By Amanda Stephenson
April 2 (Reuters) - Canadian oil producers are benefiting from the strongest demand for their product in years, as threatened U.S. tariffs and stronger sanctions against competitors such as Venezuela lifted their crude to a four-and-a-half year high versus the U.S. benchmark on Wednesday.
The discount of Western Canada Select (WCS) heavy crude to the U.S. benchmark West Texas Intermediate futures (WTI) CLc1 narrowed again on Wednesday, the same day the Trump administration said USMCA-compliant goods from Canada, including oil, would remain tariff exempt.
WCS for May delivery in Hardisty, Alberta, settled at $9.40 a barrel under WTI, according to brokerage CalRock, after having settled at $9.80 under the U.S. benchmark on Tuesday.

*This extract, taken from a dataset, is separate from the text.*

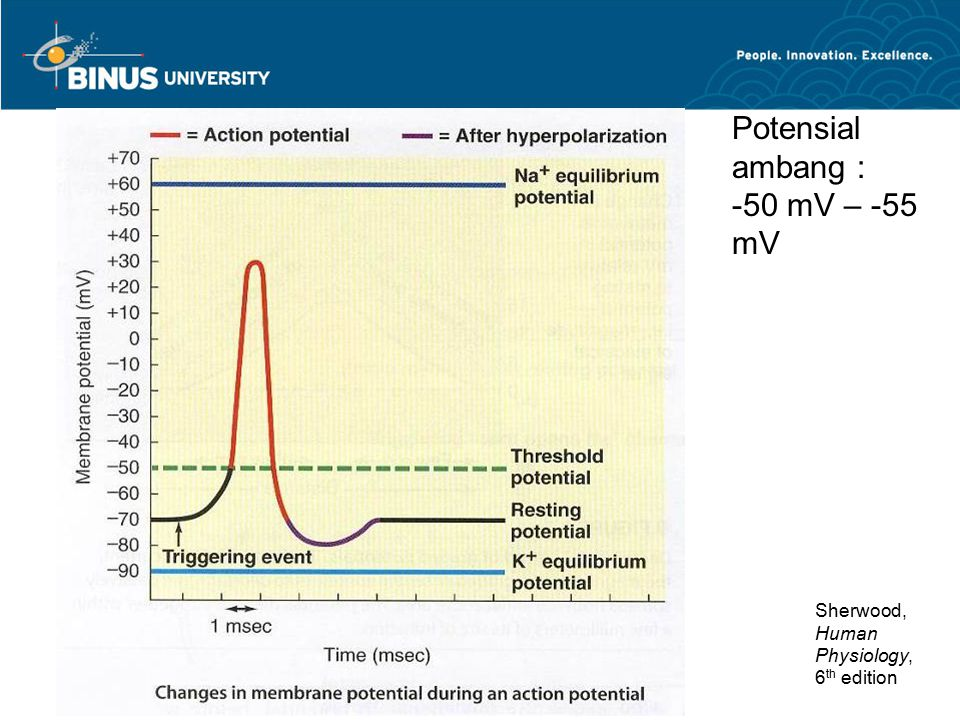 Sherwood, Human Physiology, 6 th edition Potensial ambang : -50 mV – -55 mV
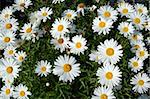 White Daisy Flowers Stock Photo - Royalty-Free, Artist: Nikonite                      , Code: 400-05018279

The narrowing of the price discount on Western Canadian heavy crude runs contrary to expectations, said RBN Energy analyst Martin King. The discount had widened earlier this year as U.S. President Donald Trump threatened tariffs on imports from Canada and many market observers believed further widening was possible amid ongoing trade uncertainty.
"It's been quite surprising actually," King said, adding the WCS discount has not been this low since September of 2020.

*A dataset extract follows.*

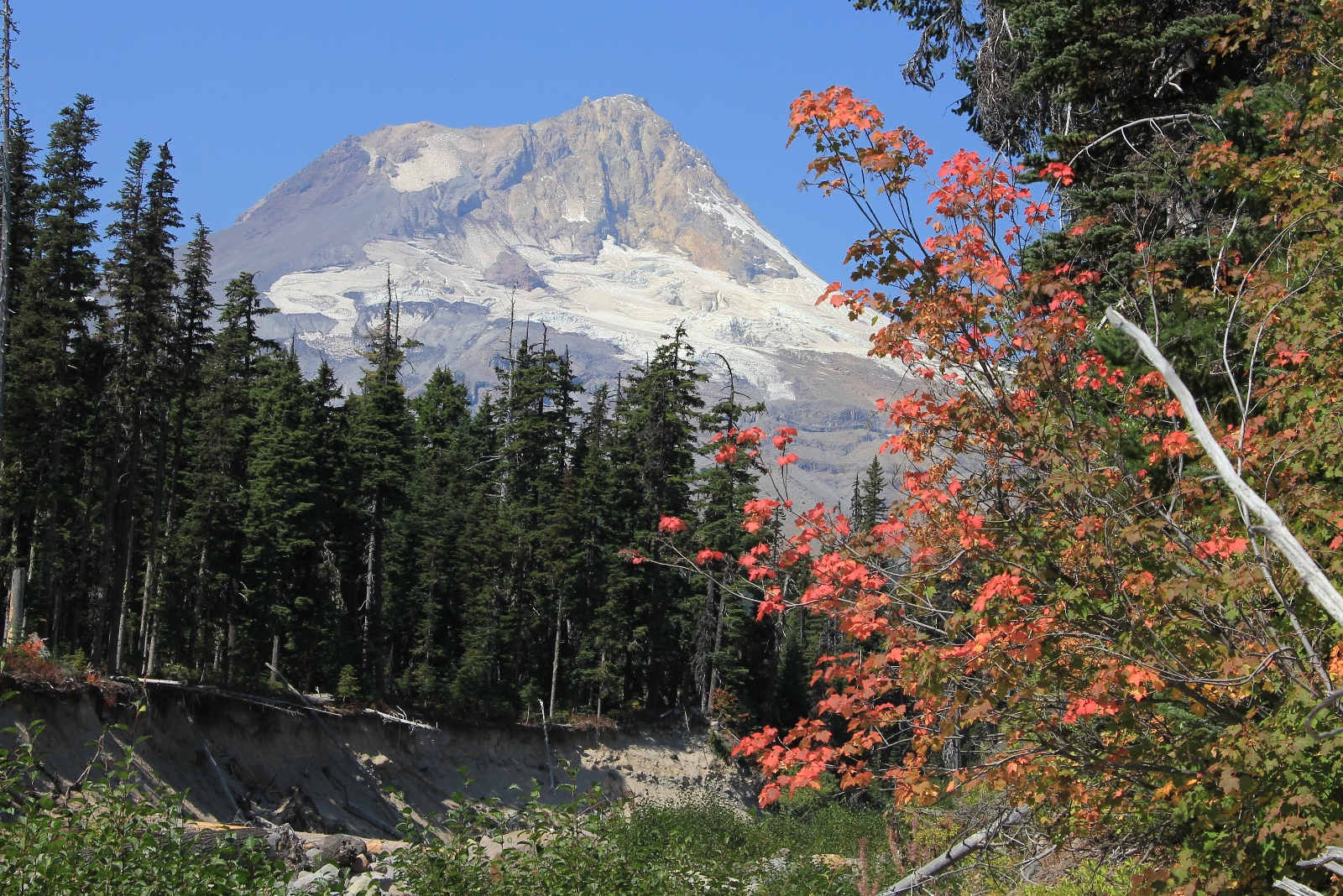 09-12-15 Mt. Hood Elk Meadows Gnarl Ridge (38)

"I think as an attempt to get ahead of the tariffs, we've seen people ship a lot of oil out of (Canada)...and that has led to a pretty decent drawdown in total oil inventories in (oil-producing province) Alberta," King added.
The U.S. Energy Information Administration said on Wednesday crude imports from Canada, the top oil supplier to the U.S., last week hit their highest level since January 3, rising 438,000 bpd to 4.42 million bpd.
The tighter WCS discount also reflects stronger global pricing for heavy crude relative to lighter grades due to OPEC+ production cuts, strong shipping activity and tighter U.S. sanctions on heavy crude producing countries such as Venezuela, said Rory Johnston, energy analyst and founder of the Commodity Context newsletter.
Trump said on Wednesday he would impose a 10% baseline tariff on all imports to the U.S. and higher duties on dozens of the country's biggest trading partners.
King said if Canadian crude continues to be exempt from tariffs in the long-term, it will face strong demand from U.S. Gulf Coast refiners — especially given Venezuelan sanctions. He said the discount on Canadian heavy crude could tighten further, by another dollar or two.
U.S. crude oil futures rose by a dollar and then turned negative, along with the Brent contract, over the course of Trump's press conference on Wednesday afternoon in which he announced tariffs on trading partners including the European Union, China and South Korea.